Yousef tells me that they once brought a VHS of Homer’s Halloween transformation to school for their fourth-grade class to consume. They were censored. It’s dangerous to awaken children to the possibility that they might step into new bodies simply by hiding behind a bookcase and shoving gelatinously through a tongue-pink wall. That they too might one day find themselves somewhere where they don’t know where they are—or worse, realize that that’s where they’ve always been: a land of lines, cones, and dark. But at the end of the tunnel: light, long and strong and rooting. A new city, a new self.

 

I shine a LIGHT in a puzzle’s row. A bird ALIGHTS in an adjacent column. In its mouth, a rotting possum. In its mouth, The End and new life entwine.

 

2014.

The air outside Griffith Observatory at sunset smells like iron and gingerbread. From so high, I can see Los Angeles’ bright man-made constellations shivering.

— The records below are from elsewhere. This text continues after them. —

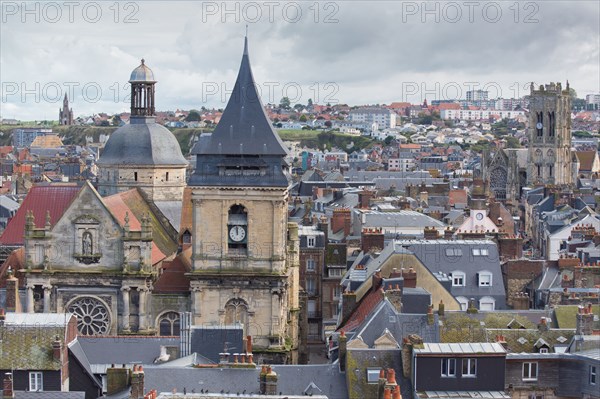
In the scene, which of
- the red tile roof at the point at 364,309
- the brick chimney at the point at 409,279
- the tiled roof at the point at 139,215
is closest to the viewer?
the red tile roof at the point at 364,309

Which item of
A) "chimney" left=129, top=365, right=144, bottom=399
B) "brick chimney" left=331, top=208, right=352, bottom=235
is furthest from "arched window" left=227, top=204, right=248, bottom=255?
"brick chimney" left=331, top=208, right=352, bottom=235

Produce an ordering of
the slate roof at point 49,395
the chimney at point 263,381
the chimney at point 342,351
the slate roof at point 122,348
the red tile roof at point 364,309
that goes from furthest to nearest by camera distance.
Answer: the red tile roof at point 364,309, the slate roof at point 122,348, the chimney at point 342,351, the chimney at point 263,381, the slate roof at point 49,395

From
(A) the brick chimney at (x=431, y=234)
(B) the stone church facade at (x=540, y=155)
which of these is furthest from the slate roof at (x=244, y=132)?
(B) the stone church facade at (x=540, y=155)

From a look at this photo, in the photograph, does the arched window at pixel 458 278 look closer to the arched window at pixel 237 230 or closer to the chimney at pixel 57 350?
the arched window at pixel 237 230

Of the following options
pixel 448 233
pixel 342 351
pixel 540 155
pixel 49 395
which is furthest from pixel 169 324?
pixel 540 155

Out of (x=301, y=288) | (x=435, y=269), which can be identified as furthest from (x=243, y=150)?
(x=301, y=288)

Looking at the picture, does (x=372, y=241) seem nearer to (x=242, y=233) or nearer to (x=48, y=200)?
(x=242, y=233)
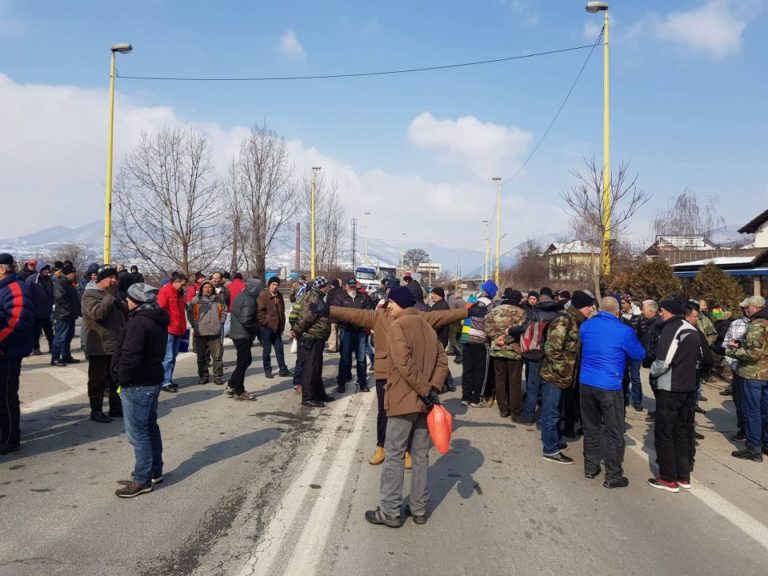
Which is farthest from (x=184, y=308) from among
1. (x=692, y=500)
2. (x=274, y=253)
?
(x=274, y=253)

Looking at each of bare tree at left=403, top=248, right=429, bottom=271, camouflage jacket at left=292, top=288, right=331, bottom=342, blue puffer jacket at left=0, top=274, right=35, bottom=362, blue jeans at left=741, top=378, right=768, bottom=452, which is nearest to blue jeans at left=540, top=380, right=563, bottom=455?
blue jeans at left=741, top=378, right=768, bottom=452

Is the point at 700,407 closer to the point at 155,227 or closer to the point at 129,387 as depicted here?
the point at 129,387

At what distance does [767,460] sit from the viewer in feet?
23.5

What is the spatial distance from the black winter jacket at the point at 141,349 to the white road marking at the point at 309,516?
1701 mm

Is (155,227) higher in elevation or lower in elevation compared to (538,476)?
higher

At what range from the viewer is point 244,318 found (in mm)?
9570

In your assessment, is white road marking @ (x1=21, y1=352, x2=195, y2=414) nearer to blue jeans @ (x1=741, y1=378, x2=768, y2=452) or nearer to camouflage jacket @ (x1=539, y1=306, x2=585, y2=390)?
camouflage jacket @ (x1=539, y1=306, x2=585, y2=390)

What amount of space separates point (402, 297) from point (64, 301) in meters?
9.33

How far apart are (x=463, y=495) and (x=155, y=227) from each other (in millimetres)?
22341

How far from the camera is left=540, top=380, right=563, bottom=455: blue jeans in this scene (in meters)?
6.65

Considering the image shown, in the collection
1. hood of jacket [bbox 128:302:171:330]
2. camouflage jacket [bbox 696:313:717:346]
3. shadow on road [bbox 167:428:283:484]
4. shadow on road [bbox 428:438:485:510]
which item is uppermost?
hood of jacket [bbox 128:302:171:330]

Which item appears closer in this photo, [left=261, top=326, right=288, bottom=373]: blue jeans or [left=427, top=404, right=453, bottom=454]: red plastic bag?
[left=427, top=404, right=453, bottom=454]: red plastic bag

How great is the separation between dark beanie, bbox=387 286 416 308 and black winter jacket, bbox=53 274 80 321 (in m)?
8.98

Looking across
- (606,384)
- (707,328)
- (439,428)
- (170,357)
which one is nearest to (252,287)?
(170,357)
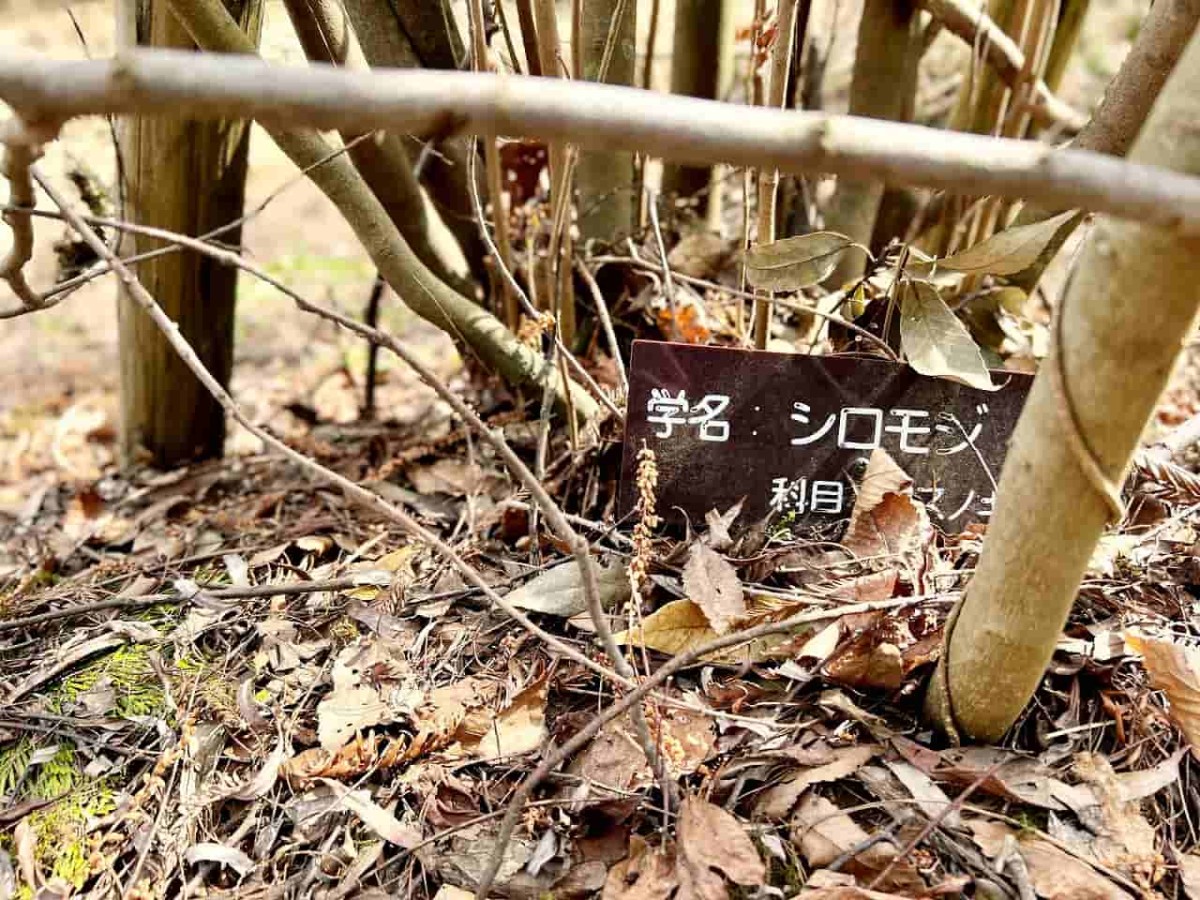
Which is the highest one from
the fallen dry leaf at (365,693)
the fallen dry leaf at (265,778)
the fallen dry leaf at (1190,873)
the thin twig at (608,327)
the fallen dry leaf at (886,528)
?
the thin twig at (608,327)

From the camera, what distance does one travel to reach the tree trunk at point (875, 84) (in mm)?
2117

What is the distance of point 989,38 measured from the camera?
202cm

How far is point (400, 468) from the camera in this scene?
81.5 inches

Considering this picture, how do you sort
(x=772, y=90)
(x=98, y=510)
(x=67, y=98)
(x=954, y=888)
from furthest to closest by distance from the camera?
(x=98, y=510) → (x=772, y=90) → (x=954, y=888) → (x=67, y=98)

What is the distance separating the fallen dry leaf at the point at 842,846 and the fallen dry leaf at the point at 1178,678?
478 mm

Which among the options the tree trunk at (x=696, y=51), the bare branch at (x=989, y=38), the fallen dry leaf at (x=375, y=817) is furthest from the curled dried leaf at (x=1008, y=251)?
the fallen dry leaf at (x=375, y=817)

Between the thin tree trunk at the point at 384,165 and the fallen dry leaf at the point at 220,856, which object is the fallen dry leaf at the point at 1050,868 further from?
the thin tree trunk at the point at 384,165

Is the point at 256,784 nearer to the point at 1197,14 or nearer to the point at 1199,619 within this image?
the point at 1199,619

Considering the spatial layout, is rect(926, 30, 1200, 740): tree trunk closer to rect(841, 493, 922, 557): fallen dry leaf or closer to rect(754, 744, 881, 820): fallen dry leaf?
rect(754, 744, 881, 820): fallen dry leaf

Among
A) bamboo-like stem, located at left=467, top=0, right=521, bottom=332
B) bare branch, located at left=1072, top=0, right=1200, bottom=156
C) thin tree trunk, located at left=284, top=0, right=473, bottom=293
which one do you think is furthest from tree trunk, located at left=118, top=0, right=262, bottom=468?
bare branch, located at left=1072, top=0, right=1200, bottom=156

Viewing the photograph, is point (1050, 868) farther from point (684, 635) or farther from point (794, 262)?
point (794, 262)

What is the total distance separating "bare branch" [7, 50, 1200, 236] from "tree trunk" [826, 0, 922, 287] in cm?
142

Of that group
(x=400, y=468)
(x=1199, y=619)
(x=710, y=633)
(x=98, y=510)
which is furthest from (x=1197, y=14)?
(x=98, y=510)

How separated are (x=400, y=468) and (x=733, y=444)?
857 mm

Coyotes howl, hungry creatures that do not yet live on my thigh, braiding together with my selfhood and blurring with repeated entry.

 

Like vultures, coyotes scavenge. Like vultures, they fill my inner winter with sun. They share no etymology, so I can place the two in the same crossword grid, two forms of the same thing making eye contact—or kissing, or killing. Regardless, coming together. Saying, “You’re someone that I know who you are.”

 

My skin’s exposed to the glare of the sun. My heart’s exposed, a throbby mess of maggots. I have not yet aimed to die in South Hadley. I have not yet been reborn. The coyotes howl and I wish to howl with them, but I do not see them. They remain private, myths.

 

2021.

Erase: a corpse, my breasts, regrets, mold, a VHS tape, the line between private and public life, the line between then and now.

 

Do not erase: my stillness of coyote, my repetition of light, repetition of flight, the lines that make the square a full and breathing cube.